Since becoming a mum to Aaliyah, 10, Amaya, eight, Orlo, five, and Meadow, three, Chloe said she had adopted a good attitude towards sun safety. But in her teenage years she would sunbathe for hours with no protection - lying on the beach until she was "red raw" and hoping the redness would turn into a tan.

She would even apply tanning oil with no SPF to help tan her further - not realising the damage she might be doing. But, years on, Chloe didn't think much of the small spot on her eye when she was first alerted to it.

Chloe in hospital
Chloe in hospital -Credit:Chloe Boulden/SWNS

She got it checked out anyway, but the optometrist reckoned it was just a blocked tear duct and prescribed an ointment. She went to A&E in March 2023 when her eye turned "really red" but again doctors didn't piece it together. But in October 2023, during her yearly skin check, the doctor spotted it.

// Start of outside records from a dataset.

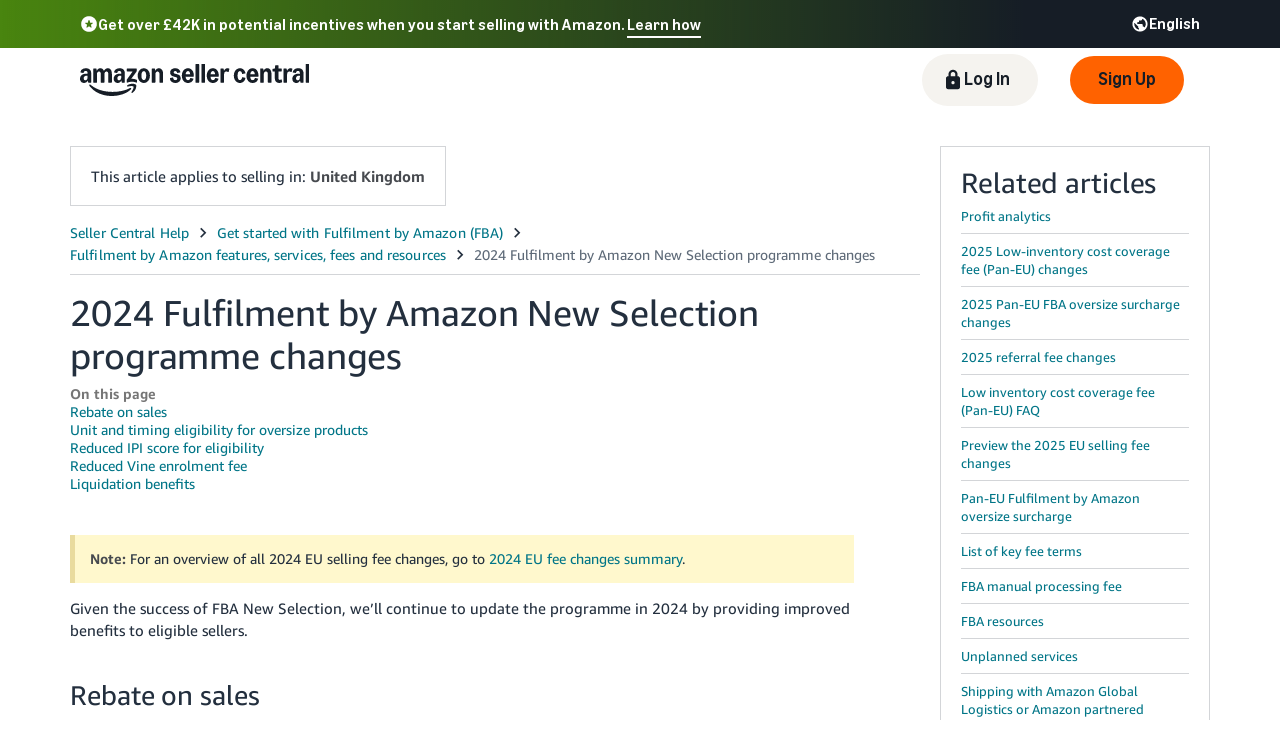

--- FILE ---
content_type: application/javascript; charset=utf-8
request_url: https://d1bkay65ooam95.cloudfront.net/help/hub/runtime.3d45fea3a1c895e2cc54.min.js
body_size: 1897
content:
!function(e){function t(t){for(var n,a,d=t[0],f=t[1],u=t[2],i=0,l=[];i<d.length;i++)a=d[i],Object.prototype.hasOwnProperty.call(c,a)&&c[a]&&l.push(c[a][0]),c[a]=0;for(n in f)Object.prototype.hasOwnProperty.call(f,n)&&(e[n]=f[n]);for(b&&b(t);l.length;)l.shift()();return o.push.apply(o,u||[]),r()}function r(){for(var e,t=0;t<o.length;t++){for(var r=o[t],n=!0,a=1;a<r.length;a++){var d=r[a];0!==c[d]&&(n=!1)}n&&(o.splice(t--,1),e=f(f.s=r[0]))}return e}var n={},a={4:0},c={4:0},o=[];function d(e){return f.p+""+({0:"amznvendor",2:"reactvendor"}[e]||e)+"."+{0:"dc8b38abda9d1d20f0ca",2:"931493b7aa9c76d0247d",3:"3f948bc32370b40d7c07",5:"d5618451dd486a0a6eb3",6:"62c5b5f801ecdfb16f47",9:"7c21e51d6717ea0911e9",10:"a82ef686e775b3c59900",11:"71f85a7ee39ca0b5c170",12:"53ac9c062585ef5a76ae",13:"4a63ec062e29804ad613",14:"4f63acde88cc4850241b",15:"85fb29e5aa261417eef4",16:"7115c55354e64eb7cd95",17:"1e1b64f374f299fb41b1",18:"369cf0087fd3c20e9b47",19:"5787bf3eb5e07e9a4b29",20:"245378b6f1b15903784c",21:"6c163d479158b040c033"}[e]+".chunk.min.js"}function f(t){if(n[t])return n[t].exports;var r=n[t]={i:t,l:!1,exports:{}};return e[t].call(r.exports,r,r.exports,f),r.l=!0,r.exports}f.e=function(e){var t=[];a[e]?t.push(a[e]):0!==a[e]&&{0:1,3:1,9:1,11:1,12:1}[e]&&t.push(a[e]=new Promise((function(t,r){for(var n=({0:"amznvendor",2:"reactvendor"}[e]||e)+"."+{0:"7bd63f4b1031071c35f7",2:"31d6cfe0d16ae931b73c",3:"fb26d3cd60128f3c139d",5:"31d6cfe0d16ae931b73c",6:"31d6cfe0d16ae931b73c",9:"d5076095f93269047587",10:"31d6cfe0d16ae931b73c",11:"4011de7ba598277b62a6",12:"4011de7ba598277b62a6",13:"31d6cfe0d16ae931b73c",14:"31d6cfe0d16ae931b73c",15:"31d6cfe0d16ae931b73c",16:"31d6cfe0d16ae931b73c",17:"31d6cfe0d16ae931b73c",18:"31d6cfe0d16ae931b73c",19:"31d6cfe0d16ae931b73c",20:"31d6cfe0d16ae931b73c",21:"31d6cfe0d16ae931b73c"}[e]+".chunk.min.css",c=f.p+n,o=document.getElementsByTagName("link"),d=0;d<o.length;d++){var u=(l=o[d]).getAttribute("data-href")||l.getAttribute("href");if("stylesheet"===l.rel&&(u===n||u===c))return t()}var i=document.getElementsByTagName("style");for(d=0;d<i.length;d++){var l;if((u=(l=i[d]).getAttribute("data-href"))===n||u===c)return t()}var b=document.createElement("link");b.rel="stylesheet",b.type="text/css",b.onload=t,b.onerror=function(t){var n=t&&t.target&&t.target.src||c,o=new Error("Loading CSS chunk "+e+" failed.\n("+n+")");o.request=n,delete a[e],b.parentNode.removeChild(b),r(o)},b.href=c,document.getElementsByTagName("head")[0].appendChild(b)})).then((function(){a[e]=0})));var r=c[e];if(0!==r)if(r)t.push(r[2]);else{var n=new Promise((function(t,n){r=c[e]=[t,n]}));t.push(r[2]=n);var o=new Error;var u=function t(r,n){var a,u=document.createElement("script"),i="&retry-attempt="+(5-n+1);u.charset="utf-8",u.timeout=120,f.nc&&u.setAttribute("nonce",f.nc),u.src=r,a=function(r){u.onerror=u.onload=null,clearTimeout(l);var a=c[e];if(0!==a)if(a)if(0===n){var f=r&&("load"===r.type?"missing":r.type),b=r&&r.target&&r.target.src;o.message="Loading chunk "+e+" failed after 5 retries.\n("+f+": "+b+")",o.name="ChunkLoadError",o.type=f,o.request=b,a[1](o),c[e]=void 0}else setTimeout((function(){var r="cache-bust=true"+i,a=t(d(e)+"?"+r,n-1);document.head.appendChild(a)}),2e3);else c[e]=void 0};var l=setTimeout((function(){a({type:"timeout",target:u})}),12e4);return u.onerror=u.onload=a,u}(d(e),5);document.head.appendChild(u)}return Promise.all(t)},f.m=e,f.c=n,f.d=function(e,t,r){f.o(e,t)||Object.defineProperty(e,t,{enumerable:!0,get:r})},f.r=function(e){"undefined"!=typeof Symbol&&Symbol.toStringTag&&Object.defineProperty(e,Symbol.toStringTag,{value:"Module"}),Object.defineProperty(e,"__esModule",{value:!0})},f.t=function(e,t){if(1&t&&(e=f(e)),8&t)return e;if(4&t&&"object"==typeof e&&e&&e.__esModule)return e;var r=Object.create(null);if(f.r(r),Object.defineProperty(r,"default",{enumerable:!0,value:e}),2&t&&"string"!=typeof e)for(var n in e)f.d(r,n,function(t){return e[t]}.bind(null,n));return r},f.n=function(e){var t=e&&e.__esModule?function(){return e.default}:function(){return e};return f.d(t,"a",t),t},f.o=function(e,t){return Object.prototype.hasOwnProperty.call(e,t)},f.p="https://d1bkay65ooam95.cloudfront.net/help/hub/",f.oe=function(e){throw console.error(e),e};var u=window.webpackJsonp=window.webpackJsonp||[],i=u.push.bind(u);u.push=t,u=u.slice();for(var l=0;l<u.length;l++)t(u[l]);var b=i;r()}([]);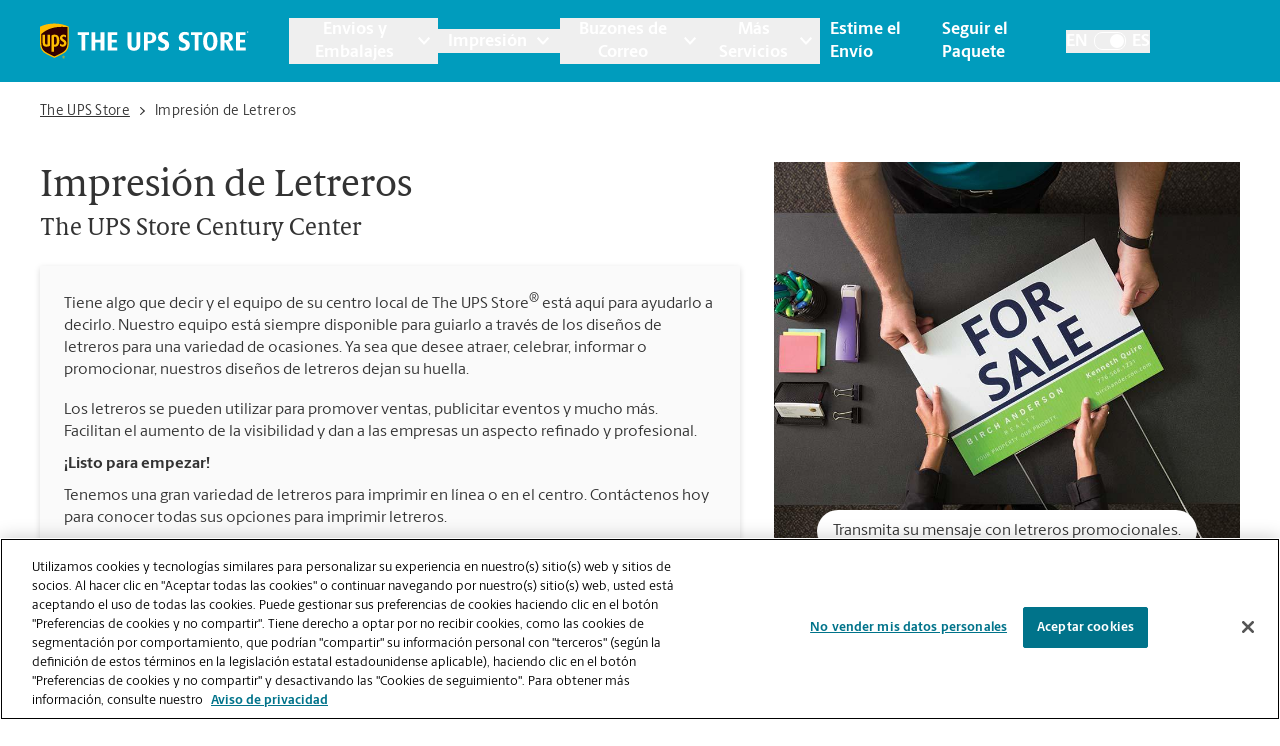

--- FILE ---
content_type: image/svg+xml
request_url: https://locations.theupsstore.com/assets/images/Calendar.svg
body_size: 21772
content:
<svg width="22" height="24" viewBox="0 0 22 24" fill="none" xmlns="http://www.w3.org/2000/svg" xmlns:xlink="http://www.w3.org/1999/xlink">
<rect width="22" height="22" fill="url(#pattern0)"/>
<defs>
<pattern id="pattern0" patternContentUnits="objectBoundingBox" width="1" height="1">
<use xlink:href="#image0_5627_22096" transform="translate(-12.5789 -0.210526) scale(0.0263158)"/>
</pattern>
<image id="image0_5627_22096" width="752" height="216" xlink:href="[data-uri]"/>
</defs>
</svg>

Chloe said: "He checked my face and asked how long I had the lump on my eye. He said 'I don't mean to scare you, but this doesn't look good'. I was oblivious and in shock - I didn't even think it could be cancerous."

She was referred immediately to a top plastic surgeon - who "took one look and instantly knew". A biopsy was taken, which confirmed it was basal cell carcinoma and she was told she would need surgery.

On May 8 this year, she had a full eyelid reconstruction surgery where a specialist surgeon cut out the cancerous skin from her lower eyelid and replaced it with a 4mm skin graft from behind her ear. The doctors had to sew her eyelid shut for several weeks to allow the new skin graft to develop a blood flow.

While the surgery went well, Chloe learned it had spread and had slightly wider margins than anticipated. She will need one final surgery on May 29, which will remove any final cancer cells. Doctors will also unstitch her eye so she'll be able to see out of it again.

She said: "It's very frustrating because you can't physically open your eye. I can't go and play football with the kids, because I can't catch - I've lost all depth perception.

"Mentally, I'd love to just hide in a hole, but as a parent unfortunately that can’t happen. My husband, Drew, 31, is a fly-in-fly-out worker so he's away with work, but I have a good family support network at home."

If everything goes smoothly after, Chloe won't need further treatments apart from regular check-ups. But she said she wants her experience to be a lesson and a warning to others.

Chloe, from Adelaide, Australia, said: "The doctors can't tell me exactly how or why I developed cancer, but in the textbook it's commonly from severe sunburns. In my younger years, I got burnt a lot - I just never thought this would happen to me.

"It's about education and knowing what to look for - skin cancer isn't always a freckle or a mole. I want to raise awareness of what to look out for and remind people to get regular skin checks."